Picture-based spatial questions
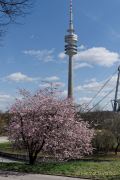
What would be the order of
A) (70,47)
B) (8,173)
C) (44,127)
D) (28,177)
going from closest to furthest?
(28,177) < (8,173) < (44,127) < (70,47)

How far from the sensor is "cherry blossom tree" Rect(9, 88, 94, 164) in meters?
22.2

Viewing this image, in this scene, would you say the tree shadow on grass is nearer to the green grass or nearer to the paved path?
the paved path

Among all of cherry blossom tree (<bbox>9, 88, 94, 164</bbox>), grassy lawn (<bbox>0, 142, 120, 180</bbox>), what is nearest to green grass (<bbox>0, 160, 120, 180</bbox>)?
grassy lawn (<bbox>0, 142, 120, 180</bbox>)

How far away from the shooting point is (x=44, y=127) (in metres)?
22.2

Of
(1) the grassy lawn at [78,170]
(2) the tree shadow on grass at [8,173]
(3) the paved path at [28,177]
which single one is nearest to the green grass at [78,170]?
(1) the grassy lawn at [78,170]

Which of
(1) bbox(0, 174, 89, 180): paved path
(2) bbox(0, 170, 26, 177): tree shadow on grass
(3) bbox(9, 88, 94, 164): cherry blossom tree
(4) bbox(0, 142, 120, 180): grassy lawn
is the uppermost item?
(3) bbox(9, 88, 94, 164): cherry blossom tree

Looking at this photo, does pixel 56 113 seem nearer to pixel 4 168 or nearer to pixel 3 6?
pixel 4 168

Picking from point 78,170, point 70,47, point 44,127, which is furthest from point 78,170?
point 70,47

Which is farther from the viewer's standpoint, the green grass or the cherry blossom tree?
the cherry blossom tree

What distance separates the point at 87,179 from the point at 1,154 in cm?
4485

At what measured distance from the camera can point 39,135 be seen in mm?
22047

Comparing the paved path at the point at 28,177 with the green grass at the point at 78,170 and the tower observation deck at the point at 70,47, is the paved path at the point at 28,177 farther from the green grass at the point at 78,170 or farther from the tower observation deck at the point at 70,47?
the tower observation deck at the point at 70,47

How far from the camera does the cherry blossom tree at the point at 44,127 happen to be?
72.8 feet

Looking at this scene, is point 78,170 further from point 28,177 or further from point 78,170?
point 28,177
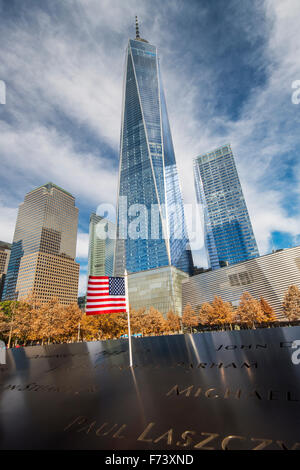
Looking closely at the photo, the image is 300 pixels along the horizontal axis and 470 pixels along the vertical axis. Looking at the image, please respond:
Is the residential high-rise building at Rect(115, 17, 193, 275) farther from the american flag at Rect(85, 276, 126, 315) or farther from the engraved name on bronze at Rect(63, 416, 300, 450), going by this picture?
the engraved name on bronze at Rect(63, 416, 300, 450)

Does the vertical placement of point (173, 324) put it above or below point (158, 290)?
below

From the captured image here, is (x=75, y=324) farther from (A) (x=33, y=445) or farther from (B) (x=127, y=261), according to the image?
(B) (x=127, y=261)

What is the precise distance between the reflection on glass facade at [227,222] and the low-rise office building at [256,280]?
71808 mm

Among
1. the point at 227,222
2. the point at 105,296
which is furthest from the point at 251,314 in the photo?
the point at 227,222

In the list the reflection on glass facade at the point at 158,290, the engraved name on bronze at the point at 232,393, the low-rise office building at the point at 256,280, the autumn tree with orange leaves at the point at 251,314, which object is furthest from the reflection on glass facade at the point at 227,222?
the engraved name on bronze at the point at 232,393

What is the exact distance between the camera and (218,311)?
63.5 m

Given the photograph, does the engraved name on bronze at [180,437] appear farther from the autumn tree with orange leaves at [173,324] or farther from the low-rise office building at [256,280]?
the low-rise office building at [256,280]

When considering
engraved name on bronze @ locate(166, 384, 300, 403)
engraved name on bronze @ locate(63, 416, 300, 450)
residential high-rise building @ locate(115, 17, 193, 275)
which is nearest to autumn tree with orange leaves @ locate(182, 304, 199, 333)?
residential high-rise building @ locate(115, 17, 193, 275)

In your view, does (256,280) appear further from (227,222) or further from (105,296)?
(227,222)

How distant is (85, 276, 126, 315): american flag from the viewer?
11.4 metres

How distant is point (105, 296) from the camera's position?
11.7m

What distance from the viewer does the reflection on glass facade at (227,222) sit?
166 metres

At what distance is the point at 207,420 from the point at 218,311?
2599 inches

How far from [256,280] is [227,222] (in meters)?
103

◆ **Given exercise**: Please reproduce only the data starting with the line that contains "How distant is (85, 276, 126, 315): american" and going on through the line that contains "2599 inches", with every distance in the answers offset by adding 130 to it.

◆ **The solution**:
How distant is (85, 276, 126, 315): american flag from the viewer?
141.4 metres

How distant is point (105, 296) from the camera's position?
141.7m

What distance from the viewer does the reflection on glass facade at (227,222) sit?
296 metres

At what distance is the point at 207,420 from the point at 218,311?
2729 inches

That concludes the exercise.